Hybrid Approach: Best of Both Worlds

Example: Testing Orchestrator

Static Tests (pytest) - Layer 1

# tests/test_architecture.py
def test_orchestrator_exists():
    """Test orchestrator agent file exists."""
    assert (agents_dir / "orchestrator.md").exists()

def test_orchestrator_has_task_tool():
    """Test orchestrator can coordinate agents."""
    content = (agents_dir / "orchestrator.md").read_text()
    assert "Task" in content

Catches: File deletion, obvious regressions Misses: Whether orchestrator actually uses Task tool correctly

GenAI Validation (Claude) - Layer 4

Read orchestrator.md. Validate:

1. Does it use Task tool to coordinate agents?
2. Does it coordinate in correct order (researcher → planner → test-master → implementer)?
3. Does it enforce TDD (tests before code)?
4. Does it log to session files for context management?

Look for actual implementation code (bash scripts, tool invocations),
not just descriptions.

Catches: Behavioral drift, incorrect usage, missing logic Provides: Contextual assessment of quality and alignment

Complete Testing Strategy

| Test Type | Speed | Automated | Validates | When to Use | | --------------- | ------ | ----------- | ---------------- | ----------------------------- | | Unit | < 1s | ✅ Yes | Structure, logic | Every function | | Integration | < 10s | ✅ Yes | Workflows, APIs | Component interaction | | UAT | < 60s | ⚠️ Optional | User journeys | End-to-end flows | | GenAI | 2-5min | ❌ No | Intent, quality | Before release, major changes |

Cost-Benefit Analysis

Traditional Tests (pytest):

Cost: Developer time to write tests
Benefit: Fast feedback, regression prevention
ROI: High (run thousands of times)

GenAI Validation:

Cost: API calls, human review time
Benefit: Architectural integrity, drift detection
ROI: High (catches subtle issues static tests miss)

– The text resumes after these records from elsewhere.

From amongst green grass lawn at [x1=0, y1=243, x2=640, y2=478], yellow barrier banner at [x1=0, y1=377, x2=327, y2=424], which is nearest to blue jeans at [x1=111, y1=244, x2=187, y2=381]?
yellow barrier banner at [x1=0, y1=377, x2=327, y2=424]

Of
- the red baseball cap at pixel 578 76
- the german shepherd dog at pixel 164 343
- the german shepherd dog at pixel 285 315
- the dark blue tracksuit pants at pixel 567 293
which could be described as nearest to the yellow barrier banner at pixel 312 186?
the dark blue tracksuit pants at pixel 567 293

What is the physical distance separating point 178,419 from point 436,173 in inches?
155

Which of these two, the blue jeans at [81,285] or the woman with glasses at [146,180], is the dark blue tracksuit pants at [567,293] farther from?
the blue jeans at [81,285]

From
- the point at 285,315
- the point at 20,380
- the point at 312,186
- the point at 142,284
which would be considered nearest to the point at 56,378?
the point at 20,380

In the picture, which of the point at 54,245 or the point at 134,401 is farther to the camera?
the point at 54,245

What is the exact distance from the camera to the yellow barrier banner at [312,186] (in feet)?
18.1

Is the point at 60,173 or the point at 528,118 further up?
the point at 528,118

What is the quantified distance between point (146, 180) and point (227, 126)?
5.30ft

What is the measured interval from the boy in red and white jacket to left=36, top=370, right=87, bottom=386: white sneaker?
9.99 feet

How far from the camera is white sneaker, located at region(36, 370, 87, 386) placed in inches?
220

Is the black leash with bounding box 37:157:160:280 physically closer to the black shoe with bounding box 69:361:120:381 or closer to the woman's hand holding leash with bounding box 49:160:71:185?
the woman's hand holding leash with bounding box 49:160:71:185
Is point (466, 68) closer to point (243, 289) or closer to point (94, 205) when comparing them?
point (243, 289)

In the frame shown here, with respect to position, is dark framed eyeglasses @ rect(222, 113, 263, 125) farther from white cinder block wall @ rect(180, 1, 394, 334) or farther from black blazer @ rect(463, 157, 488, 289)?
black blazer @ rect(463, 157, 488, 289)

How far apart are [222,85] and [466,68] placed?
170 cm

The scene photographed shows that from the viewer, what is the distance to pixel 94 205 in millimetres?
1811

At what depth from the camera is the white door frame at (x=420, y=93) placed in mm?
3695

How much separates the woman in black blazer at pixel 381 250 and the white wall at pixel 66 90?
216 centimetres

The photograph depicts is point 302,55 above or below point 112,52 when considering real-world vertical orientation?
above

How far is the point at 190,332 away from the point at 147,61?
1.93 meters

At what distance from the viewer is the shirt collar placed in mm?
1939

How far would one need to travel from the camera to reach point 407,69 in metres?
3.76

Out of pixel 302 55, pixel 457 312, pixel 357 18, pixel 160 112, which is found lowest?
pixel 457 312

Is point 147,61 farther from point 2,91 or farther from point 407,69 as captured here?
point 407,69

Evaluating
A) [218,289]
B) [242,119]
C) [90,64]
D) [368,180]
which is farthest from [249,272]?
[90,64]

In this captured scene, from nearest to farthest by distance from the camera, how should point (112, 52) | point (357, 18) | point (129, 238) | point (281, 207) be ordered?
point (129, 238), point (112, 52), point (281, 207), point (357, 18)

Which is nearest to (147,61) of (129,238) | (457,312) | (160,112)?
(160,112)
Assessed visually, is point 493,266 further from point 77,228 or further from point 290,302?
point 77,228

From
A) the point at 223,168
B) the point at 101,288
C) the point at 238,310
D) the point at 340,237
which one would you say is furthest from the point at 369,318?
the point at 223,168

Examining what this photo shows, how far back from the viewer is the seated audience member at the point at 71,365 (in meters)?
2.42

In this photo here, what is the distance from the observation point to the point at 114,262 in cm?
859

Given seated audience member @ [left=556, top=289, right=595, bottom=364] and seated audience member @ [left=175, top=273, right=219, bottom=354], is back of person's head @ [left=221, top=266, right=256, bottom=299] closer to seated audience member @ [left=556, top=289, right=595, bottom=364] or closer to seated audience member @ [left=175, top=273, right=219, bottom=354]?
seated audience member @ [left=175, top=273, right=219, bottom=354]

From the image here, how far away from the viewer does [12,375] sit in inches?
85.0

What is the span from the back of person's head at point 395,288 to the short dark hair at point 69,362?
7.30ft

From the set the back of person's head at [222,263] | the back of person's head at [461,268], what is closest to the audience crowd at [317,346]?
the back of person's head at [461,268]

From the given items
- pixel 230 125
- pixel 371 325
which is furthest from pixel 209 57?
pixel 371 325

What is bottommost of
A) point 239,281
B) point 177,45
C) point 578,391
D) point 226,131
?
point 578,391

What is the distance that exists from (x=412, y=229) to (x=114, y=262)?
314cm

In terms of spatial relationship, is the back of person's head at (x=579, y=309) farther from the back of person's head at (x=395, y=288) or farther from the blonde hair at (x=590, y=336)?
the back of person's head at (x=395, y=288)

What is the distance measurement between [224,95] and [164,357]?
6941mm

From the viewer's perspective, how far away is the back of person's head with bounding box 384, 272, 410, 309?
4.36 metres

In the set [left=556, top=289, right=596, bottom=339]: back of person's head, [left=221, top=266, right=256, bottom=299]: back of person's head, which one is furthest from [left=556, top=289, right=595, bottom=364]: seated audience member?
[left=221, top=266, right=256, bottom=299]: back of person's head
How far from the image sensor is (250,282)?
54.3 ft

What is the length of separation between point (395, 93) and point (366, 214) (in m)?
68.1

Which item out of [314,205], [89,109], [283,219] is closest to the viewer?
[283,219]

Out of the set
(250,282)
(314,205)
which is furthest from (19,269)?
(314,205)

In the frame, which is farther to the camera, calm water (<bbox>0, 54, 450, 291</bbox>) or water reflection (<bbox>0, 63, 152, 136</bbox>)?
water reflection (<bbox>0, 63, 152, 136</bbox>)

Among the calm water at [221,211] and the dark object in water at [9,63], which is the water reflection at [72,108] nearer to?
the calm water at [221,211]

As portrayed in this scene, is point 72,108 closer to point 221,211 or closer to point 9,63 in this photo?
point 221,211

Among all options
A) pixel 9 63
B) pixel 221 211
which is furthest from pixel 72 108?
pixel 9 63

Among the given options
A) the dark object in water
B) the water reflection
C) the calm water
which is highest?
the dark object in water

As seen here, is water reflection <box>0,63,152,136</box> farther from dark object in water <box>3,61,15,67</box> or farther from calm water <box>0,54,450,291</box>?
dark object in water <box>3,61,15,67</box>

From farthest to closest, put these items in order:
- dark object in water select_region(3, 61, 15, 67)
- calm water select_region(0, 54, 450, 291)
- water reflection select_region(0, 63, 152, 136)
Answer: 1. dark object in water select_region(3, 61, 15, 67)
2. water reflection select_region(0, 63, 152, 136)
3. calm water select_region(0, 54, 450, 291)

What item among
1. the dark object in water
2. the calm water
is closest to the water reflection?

Three Testing Approaches (Traditional)

1. TDD (Test-Driven Development)

Purpose: Write tests BEFORE implementation When: New features, refactoring, coverage gaps Location: tests/unit/ and tests/integration/

2. Progression Testing

Purpose: Track metrics over time, prevent regressions When: Optimizing performance, training models Location: tests/progression/

3. Regression Testing

Purpose: Ensure fixed bugs never return When: After bug fixes Location: tests/regression/

TDD Methodology

Core Principle

Red → Green → Refactor

Red: Write failing test (feature doesn't exist yet)
Green: Implement minimum code to make test pass
Refactor: Clean up code while keeping tests green

TDD Workflow

Step 1: Write Test First

# tests/unit/test_trainer.py

def test_train_lora_with_valid_params():
    """Test LoRA training succeeds with valid parameters."""
    result = train_lora(
        model="[model_repo]/Llama-3.2-1B-Instruct-4bit",
        data="data/sample.json",
        rank=8
    )

    assert result.success is True
    assert result.adapter_path.exists()

Step 2: Run Test (Should FAIL)

pytest tests/unit/test_trainer.py::test_train_lora_with_valid_params -v
# FAILED - NameError: 'train_lora' not defined ✅ Expected!

Step 3: Implement Code

# src/[project_name]/methods/lora.py

def train_lora(model: str, data: str, rank: int = 8):
    """Train LoRA adapter."""
    # Minimum implementation to pass test
    ...
    return Result(success=True, adapter_path=Path("adapter.npz"))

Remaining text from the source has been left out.